GIVEN PROBLEM A:
Please reproduce the NODE notes verbatim, starting with "Neural Oblivious Decision Ensembles for" and going on through "Oblivious Decision Ensembles)".

Neural Oblivious Decision Ensembles for DL on Tabular Data
- Abstract
Heterogeneous tabular data…
\(\rightarrow\) advantage of DNN over shallow algorithms is questionable!
NODE (Neural Oblivious Decision Ensembles)
- new deep learning achitectures with any tabular data
- ensemble of oblivious DT
- (1) end-to-end GD training
- (2) power of multi-layer hierarchical representation learning
1. Introduction
SOTA : shallow models ( ex. XGBoost )
\(\rightarrow\) DL methods do not consistently outperform SOTA models
- inspired by CatBoost
- gradeint boosting on oblivious decision trees
- generalizes CatBoost
- make splitting feature choice & decision tree routing differentiable
- resembles “deep” GBDT trained end-to-end
- via entmax transformation, perform soft splitting effectively
2. Related Works
(1) SOTA for tabular
GBDT, XGBoost, LightGBM
(2) Oblivious Decision Trees
Oblivious Decision Trees
regular tree of depth \(d\)
constrained to use the same splitting feature& threshold in all internal nodes of the same depth
\(\rightarrow\) significantly weak learners & efficient
(3) Differentiable Trees
End-to-end optimization ( via softening decision functions )
(4) Entmax
maps a vector of real-valued scores to discrete prob distn
capable to produce sparse probability distns
( majority of probabilities are exactly equal to 0 )
learn splitting decisions based on a small subset of features
(5) Multi-layer non-differentaible architectures
Multi-layer GBDT (Feng et al., 2018)

GIVEN PROBLEM B:
Return each line of the rows below that contains the string "instances".

DATA ROWS:

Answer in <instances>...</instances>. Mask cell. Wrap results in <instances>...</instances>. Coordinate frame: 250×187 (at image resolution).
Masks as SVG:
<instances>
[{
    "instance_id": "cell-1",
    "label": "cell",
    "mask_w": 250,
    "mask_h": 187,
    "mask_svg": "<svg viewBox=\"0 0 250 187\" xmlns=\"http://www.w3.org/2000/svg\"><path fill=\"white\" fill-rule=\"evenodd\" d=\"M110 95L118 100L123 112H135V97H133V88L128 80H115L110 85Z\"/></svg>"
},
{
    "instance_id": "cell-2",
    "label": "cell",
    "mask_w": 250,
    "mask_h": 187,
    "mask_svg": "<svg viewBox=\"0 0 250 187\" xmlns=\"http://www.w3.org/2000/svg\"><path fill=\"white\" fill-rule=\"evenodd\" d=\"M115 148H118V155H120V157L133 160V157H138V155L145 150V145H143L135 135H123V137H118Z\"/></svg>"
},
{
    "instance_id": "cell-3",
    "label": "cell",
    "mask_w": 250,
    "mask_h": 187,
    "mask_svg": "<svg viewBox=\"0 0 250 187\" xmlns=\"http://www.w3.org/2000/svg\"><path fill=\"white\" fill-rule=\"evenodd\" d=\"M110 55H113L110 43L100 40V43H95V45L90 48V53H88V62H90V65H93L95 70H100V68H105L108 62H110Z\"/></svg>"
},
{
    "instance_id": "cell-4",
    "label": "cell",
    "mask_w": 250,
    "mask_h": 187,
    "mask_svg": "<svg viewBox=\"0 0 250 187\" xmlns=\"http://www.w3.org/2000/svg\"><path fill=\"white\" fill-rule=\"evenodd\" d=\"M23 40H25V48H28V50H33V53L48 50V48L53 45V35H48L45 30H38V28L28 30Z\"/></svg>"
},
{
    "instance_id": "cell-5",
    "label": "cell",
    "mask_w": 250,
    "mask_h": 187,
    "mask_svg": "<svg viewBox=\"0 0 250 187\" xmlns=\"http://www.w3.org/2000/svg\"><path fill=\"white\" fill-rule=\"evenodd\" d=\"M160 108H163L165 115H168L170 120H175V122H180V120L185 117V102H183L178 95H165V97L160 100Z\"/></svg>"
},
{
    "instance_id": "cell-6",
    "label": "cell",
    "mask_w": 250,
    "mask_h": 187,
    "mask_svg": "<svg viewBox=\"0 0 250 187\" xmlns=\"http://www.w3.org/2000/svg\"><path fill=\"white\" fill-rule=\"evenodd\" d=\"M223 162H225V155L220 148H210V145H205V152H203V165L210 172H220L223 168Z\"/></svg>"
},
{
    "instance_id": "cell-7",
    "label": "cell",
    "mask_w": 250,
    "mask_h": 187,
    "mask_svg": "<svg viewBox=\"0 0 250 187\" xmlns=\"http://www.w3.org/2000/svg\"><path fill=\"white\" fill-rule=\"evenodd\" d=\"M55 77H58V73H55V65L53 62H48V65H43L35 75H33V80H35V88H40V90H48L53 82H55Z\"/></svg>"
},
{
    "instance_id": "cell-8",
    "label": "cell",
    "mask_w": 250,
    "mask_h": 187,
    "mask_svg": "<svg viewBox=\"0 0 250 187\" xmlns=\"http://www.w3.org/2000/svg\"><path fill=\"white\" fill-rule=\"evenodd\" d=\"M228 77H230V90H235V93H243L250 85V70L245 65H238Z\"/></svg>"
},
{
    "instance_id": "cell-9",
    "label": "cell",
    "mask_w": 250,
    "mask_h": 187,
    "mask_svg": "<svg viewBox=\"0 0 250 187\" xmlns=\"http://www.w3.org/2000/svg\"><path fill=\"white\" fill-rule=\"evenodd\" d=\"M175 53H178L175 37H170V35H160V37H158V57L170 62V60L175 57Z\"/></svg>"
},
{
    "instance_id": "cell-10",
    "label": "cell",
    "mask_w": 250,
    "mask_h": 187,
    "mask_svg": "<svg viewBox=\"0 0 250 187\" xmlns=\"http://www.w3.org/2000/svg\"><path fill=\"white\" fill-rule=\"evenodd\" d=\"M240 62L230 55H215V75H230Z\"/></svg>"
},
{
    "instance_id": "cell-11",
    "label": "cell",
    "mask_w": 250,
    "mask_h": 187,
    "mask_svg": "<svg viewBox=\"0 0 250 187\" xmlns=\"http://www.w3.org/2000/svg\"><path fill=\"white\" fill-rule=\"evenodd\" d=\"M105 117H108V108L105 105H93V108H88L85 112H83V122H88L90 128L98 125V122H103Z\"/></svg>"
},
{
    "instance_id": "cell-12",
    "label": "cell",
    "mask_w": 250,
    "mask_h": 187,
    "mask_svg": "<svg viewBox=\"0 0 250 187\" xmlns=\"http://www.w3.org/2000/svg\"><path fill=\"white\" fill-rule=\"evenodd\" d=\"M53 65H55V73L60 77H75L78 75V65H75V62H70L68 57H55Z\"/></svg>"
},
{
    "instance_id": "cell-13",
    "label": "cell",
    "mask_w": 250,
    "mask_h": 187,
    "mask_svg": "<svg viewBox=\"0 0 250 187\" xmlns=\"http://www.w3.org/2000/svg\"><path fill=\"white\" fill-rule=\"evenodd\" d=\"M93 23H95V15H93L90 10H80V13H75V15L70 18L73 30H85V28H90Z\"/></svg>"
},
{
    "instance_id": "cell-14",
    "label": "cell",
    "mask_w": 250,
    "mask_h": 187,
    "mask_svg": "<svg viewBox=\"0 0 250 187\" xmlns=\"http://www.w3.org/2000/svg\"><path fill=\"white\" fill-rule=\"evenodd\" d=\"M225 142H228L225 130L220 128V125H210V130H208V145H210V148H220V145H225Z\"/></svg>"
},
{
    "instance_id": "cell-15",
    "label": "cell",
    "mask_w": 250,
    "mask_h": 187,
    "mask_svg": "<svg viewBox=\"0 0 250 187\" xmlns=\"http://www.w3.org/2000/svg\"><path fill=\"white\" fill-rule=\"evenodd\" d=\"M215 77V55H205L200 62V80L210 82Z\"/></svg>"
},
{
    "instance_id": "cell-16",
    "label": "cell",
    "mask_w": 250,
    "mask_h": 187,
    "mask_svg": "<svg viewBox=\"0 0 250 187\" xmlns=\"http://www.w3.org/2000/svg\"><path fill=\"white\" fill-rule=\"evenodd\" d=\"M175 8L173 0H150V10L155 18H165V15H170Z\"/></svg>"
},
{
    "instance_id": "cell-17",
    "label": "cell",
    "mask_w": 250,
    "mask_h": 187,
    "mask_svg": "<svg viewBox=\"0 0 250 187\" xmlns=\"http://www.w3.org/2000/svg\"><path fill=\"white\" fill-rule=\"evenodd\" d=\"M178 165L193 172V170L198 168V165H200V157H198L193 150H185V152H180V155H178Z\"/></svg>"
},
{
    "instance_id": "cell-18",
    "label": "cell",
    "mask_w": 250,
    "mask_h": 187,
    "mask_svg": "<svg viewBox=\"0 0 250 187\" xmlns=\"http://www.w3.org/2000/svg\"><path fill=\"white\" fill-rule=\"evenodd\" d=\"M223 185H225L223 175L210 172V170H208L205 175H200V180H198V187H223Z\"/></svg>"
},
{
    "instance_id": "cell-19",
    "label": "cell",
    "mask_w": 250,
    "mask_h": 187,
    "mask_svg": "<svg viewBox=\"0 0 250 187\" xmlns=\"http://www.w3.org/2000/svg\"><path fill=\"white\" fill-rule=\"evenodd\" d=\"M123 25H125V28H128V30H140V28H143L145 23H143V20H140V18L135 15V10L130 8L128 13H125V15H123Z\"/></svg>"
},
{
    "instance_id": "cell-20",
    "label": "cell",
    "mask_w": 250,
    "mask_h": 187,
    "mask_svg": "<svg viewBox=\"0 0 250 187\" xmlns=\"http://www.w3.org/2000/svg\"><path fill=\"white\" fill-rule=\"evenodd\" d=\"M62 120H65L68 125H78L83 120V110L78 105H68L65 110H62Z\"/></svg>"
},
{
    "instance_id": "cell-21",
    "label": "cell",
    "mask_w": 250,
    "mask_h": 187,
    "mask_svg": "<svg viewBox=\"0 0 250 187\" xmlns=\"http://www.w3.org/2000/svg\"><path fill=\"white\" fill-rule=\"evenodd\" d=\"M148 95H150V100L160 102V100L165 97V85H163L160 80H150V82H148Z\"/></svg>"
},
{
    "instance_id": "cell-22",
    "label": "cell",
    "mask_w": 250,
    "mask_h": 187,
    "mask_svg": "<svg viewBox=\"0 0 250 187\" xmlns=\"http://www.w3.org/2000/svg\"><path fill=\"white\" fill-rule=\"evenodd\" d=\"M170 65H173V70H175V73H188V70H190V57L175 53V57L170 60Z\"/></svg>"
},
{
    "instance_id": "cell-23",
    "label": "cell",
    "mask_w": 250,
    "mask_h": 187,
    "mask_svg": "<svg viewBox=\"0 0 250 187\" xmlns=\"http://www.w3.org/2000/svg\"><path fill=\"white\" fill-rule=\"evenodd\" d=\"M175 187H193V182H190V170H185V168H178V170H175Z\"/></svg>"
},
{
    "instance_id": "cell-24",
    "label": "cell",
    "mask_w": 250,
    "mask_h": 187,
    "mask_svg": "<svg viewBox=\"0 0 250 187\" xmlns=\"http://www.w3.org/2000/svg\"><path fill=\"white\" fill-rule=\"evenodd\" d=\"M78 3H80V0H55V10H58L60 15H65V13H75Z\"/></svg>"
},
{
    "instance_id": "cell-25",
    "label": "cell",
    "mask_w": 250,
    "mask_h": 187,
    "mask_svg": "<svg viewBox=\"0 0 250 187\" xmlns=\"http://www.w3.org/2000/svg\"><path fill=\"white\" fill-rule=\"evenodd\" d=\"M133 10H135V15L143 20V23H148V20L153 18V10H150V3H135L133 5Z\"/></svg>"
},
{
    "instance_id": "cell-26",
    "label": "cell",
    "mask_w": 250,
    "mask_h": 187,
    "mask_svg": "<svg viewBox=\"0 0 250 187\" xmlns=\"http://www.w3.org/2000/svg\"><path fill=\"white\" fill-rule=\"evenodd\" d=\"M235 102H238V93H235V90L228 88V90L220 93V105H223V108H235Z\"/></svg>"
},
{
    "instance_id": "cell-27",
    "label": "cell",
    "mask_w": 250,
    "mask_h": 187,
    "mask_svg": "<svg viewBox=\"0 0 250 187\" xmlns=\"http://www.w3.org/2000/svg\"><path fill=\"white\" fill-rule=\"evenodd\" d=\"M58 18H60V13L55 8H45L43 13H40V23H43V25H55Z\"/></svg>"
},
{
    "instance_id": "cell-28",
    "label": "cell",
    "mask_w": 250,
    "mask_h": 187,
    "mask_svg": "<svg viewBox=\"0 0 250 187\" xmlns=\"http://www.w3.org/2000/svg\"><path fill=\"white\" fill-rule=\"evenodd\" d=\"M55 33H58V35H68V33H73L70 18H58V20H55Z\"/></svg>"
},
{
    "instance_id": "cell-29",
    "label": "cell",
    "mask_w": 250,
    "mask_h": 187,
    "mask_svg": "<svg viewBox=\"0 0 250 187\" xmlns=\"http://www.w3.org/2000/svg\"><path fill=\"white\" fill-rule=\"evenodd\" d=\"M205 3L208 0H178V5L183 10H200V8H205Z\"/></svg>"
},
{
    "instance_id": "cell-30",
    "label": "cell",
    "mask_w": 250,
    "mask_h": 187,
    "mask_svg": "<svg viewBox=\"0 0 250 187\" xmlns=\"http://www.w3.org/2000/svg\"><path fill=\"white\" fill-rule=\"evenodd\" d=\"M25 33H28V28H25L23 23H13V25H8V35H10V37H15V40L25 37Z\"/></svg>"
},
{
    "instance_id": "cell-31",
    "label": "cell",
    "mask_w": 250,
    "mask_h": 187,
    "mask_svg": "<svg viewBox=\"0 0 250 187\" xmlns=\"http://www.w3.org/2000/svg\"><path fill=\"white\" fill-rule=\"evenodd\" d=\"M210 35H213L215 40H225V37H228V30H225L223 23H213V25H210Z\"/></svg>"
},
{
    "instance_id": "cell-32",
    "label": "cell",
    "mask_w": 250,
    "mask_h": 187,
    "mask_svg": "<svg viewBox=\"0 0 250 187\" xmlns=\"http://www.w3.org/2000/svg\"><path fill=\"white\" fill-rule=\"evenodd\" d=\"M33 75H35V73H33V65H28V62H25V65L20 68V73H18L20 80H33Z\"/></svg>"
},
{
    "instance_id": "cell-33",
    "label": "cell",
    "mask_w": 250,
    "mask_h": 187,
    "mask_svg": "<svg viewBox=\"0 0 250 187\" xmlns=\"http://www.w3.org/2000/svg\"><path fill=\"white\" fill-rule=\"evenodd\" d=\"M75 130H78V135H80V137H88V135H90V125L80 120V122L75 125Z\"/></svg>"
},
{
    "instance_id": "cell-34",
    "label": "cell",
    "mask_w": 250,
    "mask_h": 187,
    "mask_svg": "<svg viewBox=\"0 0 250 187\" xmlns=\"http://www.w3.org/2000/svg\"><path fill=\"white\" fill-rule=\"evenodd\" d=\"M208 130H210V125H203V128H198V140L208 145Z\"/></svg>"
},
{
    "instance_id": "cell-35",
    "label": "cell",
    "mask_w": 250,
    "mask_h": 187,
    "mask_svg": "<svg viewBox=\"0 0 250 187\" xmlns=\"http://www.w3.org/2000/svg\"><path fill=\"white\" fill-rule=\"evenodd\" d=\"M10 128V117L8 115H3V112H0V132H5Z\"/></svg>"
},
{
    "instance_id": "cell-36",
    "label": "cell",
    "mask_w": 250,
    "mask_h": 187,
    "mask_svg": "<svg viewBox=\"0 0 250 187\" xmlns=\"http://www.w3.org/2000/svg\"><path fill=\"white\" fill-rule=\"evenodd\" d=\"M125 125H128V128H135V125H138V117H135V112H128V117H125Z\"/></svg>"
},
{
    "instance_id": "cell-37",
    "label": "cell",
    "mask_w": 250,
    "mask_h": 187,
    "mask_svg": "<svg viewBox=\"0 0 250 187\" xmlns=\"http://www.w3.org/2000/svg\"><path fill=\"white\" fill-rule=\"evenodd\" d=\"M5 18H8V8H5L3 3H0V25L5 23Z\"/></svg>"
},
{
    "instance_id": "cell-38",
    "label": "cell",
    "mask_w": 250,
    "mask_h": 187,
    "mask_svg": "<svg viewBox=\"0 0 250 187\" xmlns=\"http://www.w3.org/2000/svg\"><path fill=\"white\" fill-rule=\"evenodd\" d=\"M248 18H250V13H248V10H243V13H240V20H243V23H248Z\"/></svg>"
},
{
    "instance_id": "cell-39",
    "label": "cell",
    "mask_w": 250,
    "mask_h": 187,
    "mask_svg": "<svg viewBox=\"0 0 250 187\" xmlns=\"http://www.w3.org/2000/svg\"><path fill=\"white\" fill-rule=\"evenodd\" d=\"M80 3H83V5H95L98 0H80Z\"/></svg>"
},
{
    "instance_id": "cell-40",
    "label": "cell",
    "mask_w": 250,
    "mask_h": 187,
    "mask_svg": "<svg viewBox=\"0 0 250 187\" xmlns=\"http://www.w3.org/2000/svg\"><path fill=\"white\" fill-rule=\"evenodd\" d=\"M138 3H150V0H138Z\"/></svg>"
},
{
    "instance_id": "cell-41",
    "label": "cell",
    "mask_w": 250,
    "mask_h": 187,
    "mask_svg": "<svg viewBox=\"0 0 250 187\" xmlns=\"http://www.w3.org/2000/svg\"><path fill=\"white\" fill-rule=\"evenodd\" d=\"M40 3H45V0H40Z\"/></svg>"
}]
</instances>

WORKED ANSWER A:
Neural Oblivious Decision Ensembles for DL on Tabular Data
- Abstract
Heterogeneous tabular data…
\(\rightarrow\) advantage of DNN over shallow algorithms is questionable!
NODE (Neural Oblivious Decision Ensembles)

WORKED ANSWER B:
Answer in <instances>...</instances>. Mask cell. Wrap results in <instances>...</instances>. Coordinate frame: 250×187 (at image resolution).
<instances>
</instances>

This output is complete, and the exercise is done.